Re: non-bulk inserts and tuple routing - Mailing list pgsql-hackers

From Etsuro Fujita
Subject Re: non-bulk inserts and tuple routing
Date
Msg-id 5A783549.4020409@lab.ntt.co.jp
Whole thread Raw
In response to Re: non-bulk inserts and tuple routing  (Amit Langote <Langote_Amit_f8@lab.ntt.co.jp>)
Responses Re: non-bulk inserts and tuple routing
Re: non-bulk inserts and tuple routing
List pgsql-hackers
(2018/02/05 14:34), Amit Langote wrote:
> On 2018/02/02 19:56, Etsuro Fujita wrote:
>> * ExecInitPartitionResultRelInfo is called from ExecFindPartition, but we
>> could call that another way; in ExecInsert/CopyFrom we call that after
>> ExecFindPartition if the partition chosen by ExecFindPartition has not
>> been initialized yet.  Maybe either would be OK, but I like that because I
>> think that would not only better divide that labor but better fit into the
>> existing code in ExecInsert/CopyFrom IMO.
>
> I see no problem with that, so done that way.

Thanks.

>> * In ExecInitPartitionResultRelInfo:
>> +       /*
>> +        * Note that the entries in this list appear in no predetermined
>> +        * order as result of initializing partition result rels as and when
>> +        * they're needed.
>> +        */
>> +       estate->es_leaf_result_relations =
>> + lappend(estate->es_leaf_result_relations,
>> +                                           leaf_part_rri);
>>
>> Is it OK to put this within the "if (leaf_part_rri == NULL)" block?
>
> Good catch.  I moved it outside the block.  I was under the impression
> that leaf result relations that were reused from the
> mtstate->resultRelInfo arrary would have already been added to the list,
> but it seems they are not.

I commented this because the update-tuple-routing patch has added to the 
list ResultRelInfos reused from the mtstate->resultRelInfo arrary, but 
on reflection I noticed this would cause oddity in reporting execution 
stats for partitions' triggers in EXPLAIN ANALYZE.  Here is an example 
using the head:

postgres=# create table trigger_test (a int, b text) partition by list (a);
CREATE TABLE
postgres=# create table trigger_test1 partition of trigger_test for 
values in (1);
CREATE TABLE
postgres=# create table trigger_test2 partition of trigger_test for 
values in (2);
CREATE TABLE
postgres=# create trigger before_upd_row_trig before update on 
trigger_test1 for
  each row execute procedure trigger_data (23, 'skidoo');
CREATE TRIGGER
postgres=# create trigger before_del_row_trig before delete on 
trigger_test1 for
  each row execute procedure trigger_data (23, 'skidoo');
CREATE TRIGGER
postgres=# insert into trigger_test values (1, 'foo');
INSERT 0 1
postgres=# explain analyze update trigger_test set a = 2 where a = 1;
NOTICE:  before_upd_row_trig(23, skidoo) BEFORE ROW UPDATE ON trigger_test1
NOTICE:  OLD: (1,foo),NEW: (2,foo)
★ ★ ★
Parts of the exercise:
1) Name every table that a "create table" statement in the message creates.
2) Repeat the message word for word, from "From Etsuro Fujita" up to and including "routing  (Amit Langote <Langote_Amit_f8@lab.ntt.co.jp>)".

Stored entries
★ ★ ★
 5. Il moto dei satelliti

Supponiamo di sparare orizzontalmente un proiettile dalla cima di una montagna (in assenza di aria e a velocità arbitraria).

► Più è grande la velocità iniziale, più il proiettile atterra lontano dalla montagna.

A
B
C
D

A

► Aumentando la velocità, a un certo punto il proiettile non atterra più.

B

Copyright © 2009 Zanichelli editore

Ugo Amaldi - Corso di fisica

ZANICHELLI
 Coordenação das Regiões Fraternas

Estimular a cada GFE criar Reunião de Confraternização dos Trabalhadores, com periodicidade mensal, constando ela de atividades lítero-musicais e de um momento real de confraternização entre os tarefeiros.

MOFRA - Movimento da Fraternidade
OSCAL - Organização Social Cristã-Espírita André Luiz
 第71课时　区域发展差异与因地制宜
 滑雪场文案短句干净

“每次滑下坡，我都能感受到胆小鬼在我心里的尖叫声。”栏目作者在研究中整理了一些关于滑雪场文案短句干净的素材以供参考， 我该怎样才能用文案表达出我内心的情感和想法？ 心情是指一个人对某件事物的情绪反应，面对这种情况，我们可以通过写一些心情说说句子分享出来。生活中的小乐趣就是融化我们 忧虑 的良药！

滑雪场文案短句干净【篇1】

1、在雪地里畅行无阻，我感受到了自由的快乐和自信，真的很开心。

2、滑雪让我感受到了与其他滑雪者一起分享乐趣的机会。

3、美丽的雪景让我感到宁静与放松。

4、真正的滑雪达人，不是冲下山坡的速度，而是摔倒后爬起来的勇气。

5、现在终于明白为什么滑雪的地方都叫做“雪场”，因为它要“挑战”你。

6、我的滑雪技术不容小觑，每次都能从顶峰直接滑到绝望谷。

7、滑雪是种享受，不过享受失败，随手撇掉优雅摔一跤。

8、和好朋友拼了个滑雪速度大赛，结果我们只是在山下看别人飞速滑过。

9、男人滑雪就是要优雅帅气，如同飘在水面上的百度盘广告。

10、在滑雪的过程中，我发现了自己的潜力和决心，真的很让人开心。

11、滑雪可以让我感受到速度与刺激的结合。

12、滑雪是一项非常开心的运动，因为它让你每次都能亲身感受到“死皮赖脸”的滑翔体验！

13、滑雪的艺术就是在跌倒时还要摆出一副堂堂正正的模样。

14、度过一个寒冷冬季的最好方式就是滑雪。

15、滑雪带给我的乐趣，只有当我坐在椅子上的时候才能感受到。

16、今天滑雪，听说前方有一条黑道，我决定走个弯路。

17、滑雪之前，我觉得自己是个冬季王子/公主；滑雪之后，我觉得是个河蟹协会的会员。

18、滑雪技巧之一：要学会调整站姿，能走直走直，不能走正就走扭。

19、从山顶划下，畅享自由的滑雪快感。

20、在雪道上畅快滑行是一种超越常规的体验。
★ ★ ★
Written answers:
1) trigger_test, trigger_test1, trigger_test2

2)
From Etsuro Fujita
Subject Re: non-bulk inserts and tuple routing
Date
Msg-id 5A783549.4020409@lab.ntt.co.jp
Whole thread Raw
In response to Re: non-bulk inserts and tuple routing  (Amit Langote <Langote_Amit_f8@lab.ntt.co.jp>)